11. The swab of any one of claims 1 to 10, further comprising a break-off portion connecting and extending between the handle and the neck, the break-off portion being connected to the handle by a breakpoint portion

12. The swab of claim 11, wherein the breakpoint portion has a larger diameter than a diameter of the neck.

13. The swab of claim 11 or 12, wherein transitions between the breakpoint portion, the handle, and the break-off portion are radiused.

14. The swab of any one of claims 1 to 13, wherein the swab is formed of a material comprising nylon.

15. The swab of claim 14, wherein the material comprises nylon 12.

16. The swab of any one of claims 1 to 15, wherein the swab is formed as a single contiguous piece of material.

17. The swab of claim 16, wherein the swab is formed by selective laser sintering.

18. A test kit comprising a swab according to any one of claims 1 to 17.

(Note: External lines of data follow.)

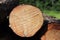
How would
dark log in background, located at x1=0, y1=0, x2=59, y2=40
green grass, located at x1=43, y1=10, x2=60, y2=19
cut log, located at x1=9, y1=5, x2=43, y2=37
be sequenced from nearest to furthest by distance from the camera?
cut log, located at x1=9, y1=5, x2=43, y2=37 < dark log in background, located at x1=0, y1=0, x2=59, y2=40 < green grass, located at x1=43, y1=10, x2=60, y2=19

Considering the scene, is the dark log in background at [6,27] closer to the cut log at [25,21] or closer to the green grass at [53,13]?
the cut log at [25,21]

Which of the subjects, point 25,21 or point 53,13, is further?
point 53,13

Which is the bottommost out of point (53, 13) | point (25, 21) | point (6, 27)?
point (53, 13)

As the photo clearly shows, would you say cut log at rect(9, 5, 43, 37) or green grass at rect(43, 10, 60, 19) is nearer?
cut log at rect(9, 5, 43, 37)

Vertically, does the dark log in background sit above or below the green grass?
above

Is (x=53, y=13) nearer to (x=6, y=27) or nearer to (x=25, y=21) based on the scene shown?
(x=6, y=27)

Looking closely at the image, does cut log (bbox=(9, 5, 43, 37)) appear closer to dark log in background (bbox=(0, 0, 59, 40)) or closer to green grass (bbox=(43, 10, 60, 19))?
dark log in background (bbox=(0, 0, 59, 40))

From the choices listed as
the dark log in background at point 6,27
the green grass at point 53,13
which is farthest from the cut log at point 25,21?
the green grass at point 53,13

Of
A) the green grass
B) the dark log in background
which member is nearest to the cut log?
the dark log in background

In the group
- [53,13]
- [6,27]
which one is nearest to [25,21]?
[6,27]
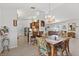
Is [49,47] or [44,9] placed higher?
[44,9]

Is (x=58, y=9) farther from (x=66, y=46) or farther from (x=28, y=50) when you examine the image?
(x=28, y=50)

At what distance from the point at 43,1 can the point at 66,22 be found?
0.46m

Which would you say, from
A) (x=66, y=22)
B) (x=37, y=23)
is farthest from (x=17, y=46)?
(x=66, y=22)

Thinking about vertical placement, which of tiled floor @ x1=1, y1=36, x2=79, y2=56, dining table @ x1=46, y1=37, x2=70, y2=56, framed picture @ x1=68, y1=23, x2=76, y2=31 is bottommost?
tiled floor @ x1=1, y1=36, x2=79, y2=56

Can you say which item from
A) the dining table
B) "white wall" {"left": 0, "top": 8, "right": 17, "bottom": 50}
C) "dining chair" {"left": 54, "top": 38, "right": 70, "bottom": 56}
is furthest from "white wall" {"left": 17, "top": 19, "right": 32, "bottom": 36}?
"dining chair" {"left": 54, "top": 38, "right": 70, "bottom": 56}

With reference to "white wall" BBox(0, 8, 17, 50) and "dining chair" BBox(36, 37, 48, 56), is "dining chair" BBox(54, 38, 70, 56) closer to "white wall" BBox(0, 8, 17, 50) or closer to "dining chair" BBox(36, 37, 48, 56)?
"dining chair" BBox(36, 37, 48, 56)

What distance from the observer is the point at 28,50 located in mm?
2170

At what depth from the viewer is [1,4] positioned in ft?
7.06

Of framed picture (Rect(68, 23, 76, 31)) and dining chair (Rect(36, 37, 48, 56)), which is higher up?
framed picture (Rect(68, 23, 76, 31))

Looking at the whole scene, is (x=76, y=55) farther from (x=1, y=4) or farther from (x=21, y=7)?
(x=1, y=4)

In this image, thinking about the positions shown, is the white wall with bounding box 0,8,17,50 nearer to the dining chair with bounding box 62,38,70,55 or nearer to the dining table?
the dining table

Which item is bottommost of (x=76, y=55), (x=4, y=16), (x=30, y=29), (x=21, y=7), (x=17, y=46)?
(x=76, y=55)

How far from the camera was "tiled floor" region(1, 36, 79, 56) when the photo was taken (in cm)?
212

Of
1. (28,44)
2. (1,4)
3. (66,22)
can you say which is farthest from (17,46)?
(66,22)
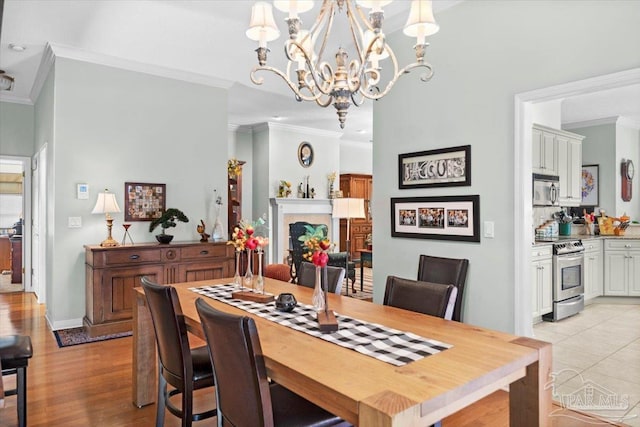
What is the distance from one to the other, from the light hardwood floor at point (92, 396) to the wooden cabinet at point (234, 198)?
3330 mm

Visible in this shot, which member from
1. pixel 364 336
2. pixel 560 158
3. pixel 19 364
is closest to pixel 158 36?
pixel 19 364

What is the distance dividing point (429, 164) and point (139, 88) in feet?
11.0

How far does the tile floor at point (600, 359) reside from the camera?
111 inches

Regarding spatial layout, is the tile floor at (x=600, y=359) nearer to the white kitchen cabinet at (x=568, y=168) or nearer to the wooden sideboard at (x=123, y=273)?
the white kitchen cabinet at (x=568, y=168)

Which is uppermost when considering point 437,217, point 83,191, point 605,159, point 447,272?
point 605,159

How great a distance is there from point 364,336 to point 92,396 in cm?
219

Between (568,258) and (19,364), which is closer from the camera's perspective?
(19,364)

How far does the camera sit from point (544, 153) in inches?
207

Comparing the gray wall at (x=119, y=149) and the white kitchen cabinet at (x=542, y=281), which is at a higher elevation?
the gray wall at (x=119, y=149)

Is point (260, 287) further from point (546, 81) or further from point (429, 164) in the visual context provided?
point (546, 81)

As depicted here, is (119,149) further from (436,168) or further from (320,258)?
(320,258)

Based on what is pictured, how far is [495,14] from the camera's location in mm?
3199


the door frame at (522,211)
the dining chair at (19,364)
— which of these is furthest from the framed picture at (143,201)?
the door frame at (522,211)

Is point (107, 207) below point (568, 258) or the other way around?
the other way around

19. The test kit of claim 18, further comprising a vial containing a transport medium and configured to receive and enclose part of the swab.

20. The test kit of claim 19, when directly or indirectly dependent on claim 11, wherein a length of the vial is similar to a total length of the swab head, neck and break-off portion when separated from the handle.

21. Any one of the structures, features, integers and/or elements disclosed herein or indicated in the specification of this application, or any combination of two or more of said structures, features, integers and/or elements.